Os rins dos astronautas sobreviveriam a uma viagem de ida e volta a Marte?
A estrutura e a função dos rins são alteradas pelo voo espacial, com a radiação galáctica a causar danos permanentes que poriam em risco qualquer missão a Marte, de acordo com um novo estudo conduzido por investigadores da UCL.
Os investigadores sabem que os voos espaciais causam certos problemas de saúde desde a década de 1970, nos anos que se seguiram à primeira viagem dos seres humanos para além do campo magnético da Terra, mais conhecida como a primeira aterragem na Lua em 1969. Estes problemas incluem a perda de massa óssea, o enfraquecimento do coração e da visão e o desenvolvimento de pedras nos rins.
Pensa-se que muitos destes problemas resultam da exposição à radiação espacial, como os ventos solares e a radiação cósmica galáctica (GCR) do espaço profundo, da qual o campo magnético terrestre nos protege na Terra.
Uma vez que a maioria dos voos espaciais tripulados têm lugar na órbita terrestre baixa (LEO) e recebe uma proteção parcial do campo magnético da Terra, apenas as 24 pessoas que viajaram até à Lua foram expostas a GCR não mitigados e apenas durante um curto período de tempo (seis a 12 dias).
Ninguém estudou as alterações que podem ocorrer nos rins e noutros órgãos em resultado das condições que se verificaram durante as viagens espaciais para além do campo magnético da Terra durante períodos mais longos.
O novo estudo procurou responder a várias questões de saúde
Neste estudo, uma equipa de investigadores liderada pela UCL, proveniente de mais de 40 instituições dos cinco continentes, realizou uma série de experiências e análises para investigar a forma como os rins respondem ao voo espacial.

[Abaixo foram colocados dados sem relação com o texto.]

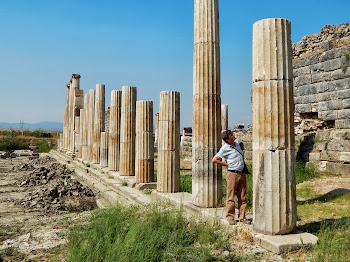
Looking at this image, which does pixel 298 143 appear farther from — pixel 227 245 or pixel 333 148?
pixel 227 245

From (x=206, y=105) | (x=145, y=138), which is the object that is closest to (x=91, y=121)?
(x=145, y=138)

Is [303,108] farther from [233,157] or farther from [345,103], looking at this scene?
[233,157]

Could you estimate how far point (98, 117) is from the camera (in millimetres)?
17812

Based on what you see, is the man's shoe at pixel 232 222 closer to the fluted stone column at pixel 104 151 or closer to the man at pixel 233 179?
the man at pixel 233 179

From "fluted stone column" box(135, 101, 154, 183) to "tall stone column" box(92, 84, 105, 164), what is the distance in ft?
23.3

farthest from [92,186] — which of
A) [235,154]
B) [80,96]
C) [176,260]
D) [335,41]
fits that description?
[80,96]

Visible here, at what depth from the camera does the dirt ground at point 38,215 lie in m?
5.40

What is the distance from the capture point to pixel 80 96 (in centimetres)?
2644

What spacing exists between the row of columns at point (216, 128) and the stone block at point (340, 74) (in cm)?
705

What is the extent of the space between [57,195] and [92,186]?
2.03m

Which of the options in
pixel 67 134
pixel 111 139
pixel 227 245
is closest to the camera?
pixel 227 245

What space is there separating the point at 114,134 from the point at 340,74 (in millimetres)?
9485

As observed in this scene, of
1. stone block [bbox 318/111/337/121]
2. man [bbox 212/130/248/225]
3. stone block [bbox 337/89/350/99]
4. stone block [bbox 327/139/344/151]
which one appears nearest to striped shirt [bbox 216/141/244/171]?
man [bbox 212/130/248/225]

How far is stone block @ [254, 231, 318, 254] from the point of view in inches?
187
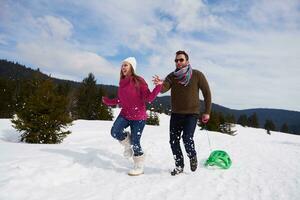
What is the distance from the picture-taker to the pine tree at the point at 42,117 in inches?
640

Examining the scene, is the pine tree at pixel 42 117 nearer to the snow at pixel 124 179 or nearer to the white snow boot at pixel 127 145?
the snow at pixel 124 179

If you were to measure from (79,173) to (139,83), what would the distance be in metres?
2.22

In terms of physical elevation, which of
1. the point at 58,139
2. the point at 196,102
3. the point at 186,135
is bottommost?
the point at 58,139

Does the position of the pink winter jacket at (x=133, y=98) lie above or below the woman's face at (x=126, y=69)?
below

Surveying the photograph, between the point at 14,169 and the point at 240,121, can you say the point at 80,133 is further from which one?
the point at 240,121

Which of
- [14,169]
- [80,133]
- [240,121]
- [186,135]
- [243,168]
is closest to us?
[14,169]

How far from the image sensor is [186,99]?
639 centimetres

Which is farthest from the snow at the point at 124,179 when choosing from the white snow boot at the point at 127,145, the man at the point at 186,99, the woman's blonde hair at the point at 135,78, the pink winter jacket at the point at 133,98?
the woman's blonde hair at the point at 135,78

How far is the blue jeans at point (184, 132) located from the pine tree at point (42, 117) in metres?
11.2

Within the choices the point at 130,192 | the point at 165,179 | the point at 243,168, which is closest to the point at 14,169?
the point at 130,192

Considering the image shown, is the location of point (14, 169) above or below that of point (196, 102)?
below

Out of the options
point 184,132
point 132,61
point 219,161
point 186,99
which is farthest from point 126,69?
point 219,161

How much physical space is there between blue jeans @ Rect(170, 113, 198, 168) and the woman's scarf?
0.69m

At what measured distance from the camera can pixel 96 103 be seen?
57.2 meters
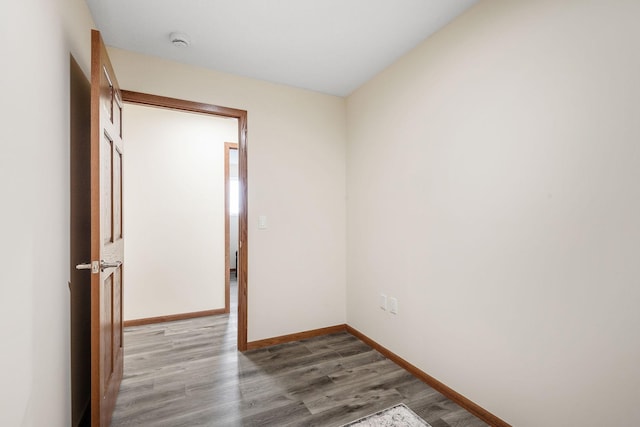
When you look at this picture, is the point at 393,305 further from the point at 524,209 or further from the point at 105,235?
the point at 105,235

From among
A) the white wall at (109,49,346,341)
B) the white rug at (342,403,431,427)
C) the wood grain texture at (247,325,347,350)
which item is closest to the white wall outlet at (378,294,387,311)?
the white wall at (109,49,346,341)

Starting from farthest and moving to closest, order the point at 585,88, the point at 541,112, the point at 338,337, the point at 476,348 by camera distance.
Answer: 1. the point at 338,337
2. the point at 476,348
3. the point at 541,112
4. the point at 585,88

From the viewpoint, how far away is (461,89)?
1973 mm

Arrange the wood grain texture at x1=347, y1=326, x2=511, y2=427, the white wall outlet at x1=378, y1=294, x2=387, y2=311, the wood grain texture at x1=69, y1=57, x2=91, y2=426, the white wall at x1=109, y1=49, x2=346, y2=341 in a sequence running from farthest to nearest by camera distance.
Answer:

Foram feitas avaliações biomoleculares, fisiológicas e anatómicas utilizando dados e amostras de 20 grupos de estudo. Isto incluiu amostras de mais de 40 missões espaciais em órbita terrestre baixa envolvendo seres humanos e ratos, a maioria das quais para a Estação Espacial Internacional, bem como 11 simulações espaciais envolvendo ratos.
Sete destas simulações envolveram ratos expostos a doses simuladas de GCR equivalentes a missões de 1,5 e 2,5 anos em Marte, imitando o voo espacial para além do campo magnético da Terra.
De que forma reagem os rins a este tipo de voos?
Os resultados indicaram que tanto os rins humanos como os dos animais são "remodelados" pelas condições no espaço, com túbulos renais específicos responsáveis pela afinação do equilíbrio de cálcio e sal a mostrarem sinais de contração após menos de um mês no espaço.
Os investigadores afirmam que a causa provável desta situação é a microgravidade e não a GCR, embora seja necessária mais investigação para determinar se a interação da microgravidade e da GCR pode acelerar ou agravar estas alterações estruturais.
A principal razão para o aparecimento de pedras nos rins durante as missões espaciais tinha sido anteriormente assumida como sendo apenas devida à perda óssea induzida pela microgravidade, que leva a uma acumulação de cálcio na urina.
Em vez disso, as descobertas da equipa da UCL indicaram que a forma como os rins processam os sais é fundamentalmente alterada pelo voo espacial e, provavelmente, é o principal contribuinte para a formação de pedras nos rins.
Talvez a descoberta mais alarmante, pelo menos para qualquer astronauta que esteja a considerar uma viagem de ida e volta de três anos a Marte, seja o facto de os rins dos ratos expostos a radiação que simula o GCR durante 2,5 anos terem sofrido danos permanentes e perda de função.
Os autores afirmam que, embora os resultados identifiquem sérios obstáculos a uma missão a Marte, é necessário identificar os problemas antes de se poderem desenvolver soluções.
Referência da notícia:
Siew, K., Nestler, K.A., Nelson, C. et al. Cosmic kidney disease: an integrated pan-omic, physiological and morphological study into spaceflight-induced renal dysfunction. Nature Communications (2024).